**Blocco di testo**
-=-=-=-=-

Cos'è il merdocene e perché ci stiamo vivendo senza saperlo
Il termine "merdocene" descrive una società dominata dalle piattaforme tecnologiche che seguono sempre lo stesso pattern di decadimento programmato e di "merdificazione".
Tempo stimato per la lettura: 16 minuti
Una premessa importante: questa newsletter settimanale nasce, cresce e si concretizza nel giro di qualche ora, rubata al mio tempo libero e alla mia famiglia. A volte capita che abbia il tempo di rileggere tutto a distanza di giorni, altre volte non ho nemmeno il tempo di riguardarla. Se trovi degli errori, piccoli o grandi che siano, porta pazienza. Magari segnalameli, te ne sarò grato.
» PENSIERI FRANCHI: Se il diverso ti offende
→ “Pensieri Franchi” è il mio editoriale, i miei pensieri in libertà. Se stai cercando l’approfondimento che dà il titolo a questa Insalata, prosegui un po’ più in giù.
In questa stranissima epoca in cui stiamo vivendo, puoi mostrare qualsiasi scena. Scene reali, assurde e sconvolgenti. Puoi anche mostrare immagini di leader internazionali che si abbracciano e sorridono a favore di camera e dopo pochi secondi danno l’ordine di bombardare case e ospedali di civili. Poi puoi mostrare adulti e bambini morti, feriti, in lacrime, davanti a quella che era fino a un momento prima casa loro. Tutto questo può essere trasmesso al TG della sera, e noi spettatori assistiamo tranquilli mentre mangiamo le polpette col sugo e discutiamo di dove andare nel weekend.
Eppure, quello che proprio non puoi fare, perché suscita lo sdegno di tutti, è mettere in scena degli uomini vestiti da donna. Quello no, è troppo offensivo. Se quegli uomini, mezzi vestiti e mezzi nudi - come Dio li ha fatti, direbbe qualcuno - mimano una scena tratta da un dipinto storico (in realtà, pochi minuti fa, lo stesso direttore artistico ha smentito questa ispirazione), che riprende un’altra scena celebre della cristianità, apriti cielo, interviene persino Elon Musk dal suo social X (si, quello delle due mogli e dei tre divorzi, nonché quello con i figli concepiti in vitro).
Ora non entrerò nella polemica del giusto, del non giusto, dell’artistico o del non artistico. Non entrerò nemmeno nel merito del fatto se fosse opportuno o meno inscenare una cosa del genere che, secondo i più, prende in giro il cristianesimo. Piuttosto mi sono preso la briga di capire il perché un vero cristiano si debba sentire offeso da quelle immagini.
Da ateo totale, ho il sospetto che chi critica quella scena abbia capito poco e niente della religione che professa. Magari sbaglio, non voglio passare da presuntuoso interprete delle scritture sacre, ma ho sempre pensato che Gesù, che dei cristiani è il messia, fosse un esempio di inclusione e di amore verso i reietti, gli esclusi e verso tutti coloro i quali vengono messi ai margini della società. Ci sono diversi esempi di questo genere nel Vangelo che non starò qui a citare, ma uno su tutti è sicuramente la prostituta da cui Gesù si fa lavare i piedi e che infine viene perdonata da tutti i peccati con lo sdegno dei suoi commensali (Luca 7:36-50).

-=-=-=-=-

**Consegna A**
Rispondi a queste domande sulla newsletter:
(i) Qual è il tempo stimato per la lettura?
(ii) Come si chiama l'editoriale dell'autore?
(iii) Quale passo del Vangelo viene indicato per l'episodio della prostituta perdonata?

-=-=-=-=-

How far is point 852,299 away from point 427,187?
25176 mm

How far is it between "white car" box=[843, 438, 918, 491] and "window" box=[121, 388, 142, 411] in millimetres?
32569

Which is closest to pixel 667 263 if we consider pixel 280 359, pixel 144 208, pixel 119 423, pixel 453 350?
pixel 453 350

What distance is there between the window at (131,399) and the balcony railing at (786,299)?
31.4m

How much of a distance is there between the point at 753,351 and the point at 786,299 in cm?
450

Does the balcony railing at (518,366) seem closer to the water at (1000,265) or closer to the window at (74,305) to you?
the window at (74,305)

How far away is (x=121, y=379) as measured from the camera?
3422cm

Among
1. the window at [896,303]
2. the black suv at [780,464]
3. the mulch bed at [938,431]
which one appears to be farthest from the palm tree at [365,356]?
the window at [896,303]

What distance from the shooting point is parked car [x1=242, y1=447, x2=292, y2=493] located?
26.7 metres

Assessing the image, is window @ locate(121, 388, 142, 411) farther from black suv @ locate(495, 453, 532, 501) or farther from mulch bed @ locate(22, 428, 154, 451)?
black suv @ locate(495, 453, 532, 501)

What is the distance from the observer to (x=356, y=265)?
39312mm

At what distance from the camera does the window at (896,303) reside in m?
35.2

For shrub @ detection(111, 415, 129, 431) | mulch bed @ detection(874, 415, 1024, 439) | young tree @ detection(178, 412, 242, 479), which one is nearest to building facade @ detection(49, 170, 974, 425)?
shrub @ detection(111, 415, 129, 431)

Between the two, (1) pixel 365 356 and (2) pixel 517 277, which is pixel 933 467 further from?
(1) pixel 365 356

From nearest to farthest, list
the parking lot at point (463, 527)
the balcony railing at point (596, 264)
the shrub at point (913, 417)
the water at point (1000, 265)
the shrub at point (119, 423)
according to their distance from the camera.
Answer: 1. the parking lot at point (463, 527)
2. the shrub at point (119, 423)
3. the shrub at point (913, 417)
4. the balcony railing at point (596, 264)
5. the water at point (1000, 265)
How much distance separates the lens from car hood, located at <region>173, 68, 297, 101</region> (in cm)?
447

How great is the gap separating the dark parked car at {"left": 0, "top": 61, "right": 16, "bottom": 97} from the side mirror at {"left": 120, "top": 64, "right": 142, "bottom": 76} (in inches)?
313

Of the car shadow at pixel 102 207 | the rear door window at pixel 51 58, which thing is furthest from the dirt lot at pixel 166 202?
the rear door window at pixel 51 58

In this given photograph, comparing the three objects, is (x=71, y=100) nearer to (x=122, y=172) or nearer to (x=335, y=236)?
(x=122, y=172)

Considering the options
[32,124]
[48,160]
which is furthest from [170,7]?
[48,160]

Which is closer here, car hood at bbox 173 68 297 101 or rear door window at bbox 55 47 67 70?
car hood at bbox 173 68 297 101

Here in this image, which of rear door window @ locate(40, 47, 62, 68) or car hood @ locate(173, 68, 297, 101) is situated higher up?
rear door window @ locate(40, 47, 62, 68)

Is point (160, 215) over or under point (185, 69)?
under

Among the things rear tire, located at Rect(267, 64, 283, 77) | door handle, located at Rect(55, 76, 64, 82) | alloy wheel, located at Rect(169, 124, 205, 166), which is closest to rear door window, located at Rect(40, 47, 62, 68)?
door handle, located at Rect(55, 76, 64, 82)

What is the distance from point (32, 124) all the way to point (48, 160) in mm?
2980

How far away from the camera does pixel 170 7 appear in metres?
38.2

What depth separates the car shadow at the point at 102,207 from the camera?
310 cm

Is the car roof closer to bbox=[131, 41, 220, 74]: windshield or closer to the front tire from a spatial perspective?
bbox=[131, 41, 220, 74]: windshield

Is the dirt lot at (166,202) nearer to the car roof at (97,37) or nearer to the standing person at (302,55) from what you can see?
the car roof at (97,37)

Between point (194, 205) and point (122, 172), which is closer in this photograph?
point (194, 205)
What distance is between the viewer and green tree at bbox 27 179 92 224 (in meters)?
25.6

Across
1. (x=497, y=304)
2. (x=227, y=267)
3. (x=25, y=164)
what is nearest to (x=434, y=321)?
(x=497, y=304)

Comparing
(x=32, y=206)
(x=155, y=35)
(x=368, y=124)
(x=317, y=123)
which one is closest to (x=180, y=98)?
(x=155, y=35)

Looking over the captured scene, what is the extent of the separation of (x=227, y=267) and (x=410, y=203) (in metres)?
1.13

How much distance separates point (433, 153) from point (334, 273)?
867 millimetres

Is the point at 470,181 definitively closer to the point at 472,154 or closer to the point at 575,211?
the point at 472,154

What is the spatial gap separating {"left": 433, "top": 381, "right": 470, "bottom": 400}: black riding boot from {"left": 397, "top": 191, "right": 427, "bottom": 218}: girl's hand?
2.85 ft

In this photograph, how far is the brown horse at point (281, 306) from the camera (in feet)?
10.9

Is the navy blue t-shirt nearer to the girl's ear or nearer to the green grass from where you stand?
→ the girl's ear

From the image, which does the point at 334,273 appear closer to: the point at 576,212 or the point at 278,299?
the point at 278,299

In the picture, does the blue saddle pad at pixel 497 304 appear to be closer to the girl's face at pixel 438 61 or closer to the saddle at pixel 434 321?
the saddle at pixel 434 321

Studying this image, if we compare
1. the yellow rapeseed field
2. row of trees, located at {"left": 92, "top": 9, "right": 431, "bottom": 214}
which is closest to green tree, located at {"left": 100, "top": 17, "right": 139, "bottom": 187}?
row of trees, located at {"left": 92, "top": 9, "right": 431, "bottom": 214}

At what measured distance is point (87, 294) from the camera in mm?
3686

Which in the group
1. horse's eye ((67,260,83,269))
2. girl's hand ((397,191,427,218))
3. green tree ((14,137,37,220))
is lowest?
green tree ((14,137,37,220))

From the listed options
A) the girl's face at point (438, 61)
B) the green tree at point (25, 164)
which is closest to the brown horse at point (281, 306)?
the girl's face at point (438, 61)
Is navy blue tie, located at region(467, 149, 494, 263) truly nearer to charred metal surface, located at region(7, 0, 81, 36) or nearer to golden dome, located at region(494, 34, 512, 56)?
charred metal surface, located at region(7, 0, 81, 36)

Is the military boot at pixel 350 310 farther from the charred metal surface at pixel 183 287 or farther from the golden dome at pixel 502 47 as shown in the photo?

-=-=-=-=-

**Consegna B**
Trascrivi alla lettera la parte delle voci che si apre con la riga contenente "In the picture, does" e arriva fino alla fine delle voci, estremi inclusi.

**Risposta corretta A**
(i) 16 minuti.
(ii) "Pensieri Franchi".
(iii) Luca 7:36-50.

**Risposta corretta B**
In the picture, does the blue saddle pad at pixel 497 304 appear to be closer to the girl's face at pixel 438 61 or closer to the saddle at pixel 434 321?
the saddle at pixel 434 321

Studying this image, if we compare
1. the yellow rapeseed field
2. row of trees, located at {"left": 92, "top": 9, "right": 431, "bottom": 214}
which is closest to green tree, located at {"left": 100, "top": 17, "right": 139, "bottom": 187}?
row of trees, located at {"left": 92, "top": 9, "right": 431, "bottom": 214}

At what measured distance is point (87, 294) from the camera in mm?
3686

Which in the group
1. horse's eye ((67,260,83,269))
2. girl's hand ((397,191,427,218))
3. green tree ((14,137,37,220))
is lowest?
green tree ((14,137,37,220))

From the listed options
A) the girl's face at point (438, 61)
B) the green tree at point (25, 164)
which is closest to the brown horse at point (281, 306)?
the girl's face at point (438, 61)
Is navy blue tie, located at region(467, 149, 494, 263) truly nearer to charred metal surface, located at region(7, 0, 81, 36) or nearer to golden dome, located at region(494, 34, 512, 56)?
charred metal surface, located at region(7, 0, 81, 36)

Is the military boot at pixel 350 310 farther from the charred metal surface at pixel 183 287 or farther from the golden dome at pixel 502 47 as shown in the photo?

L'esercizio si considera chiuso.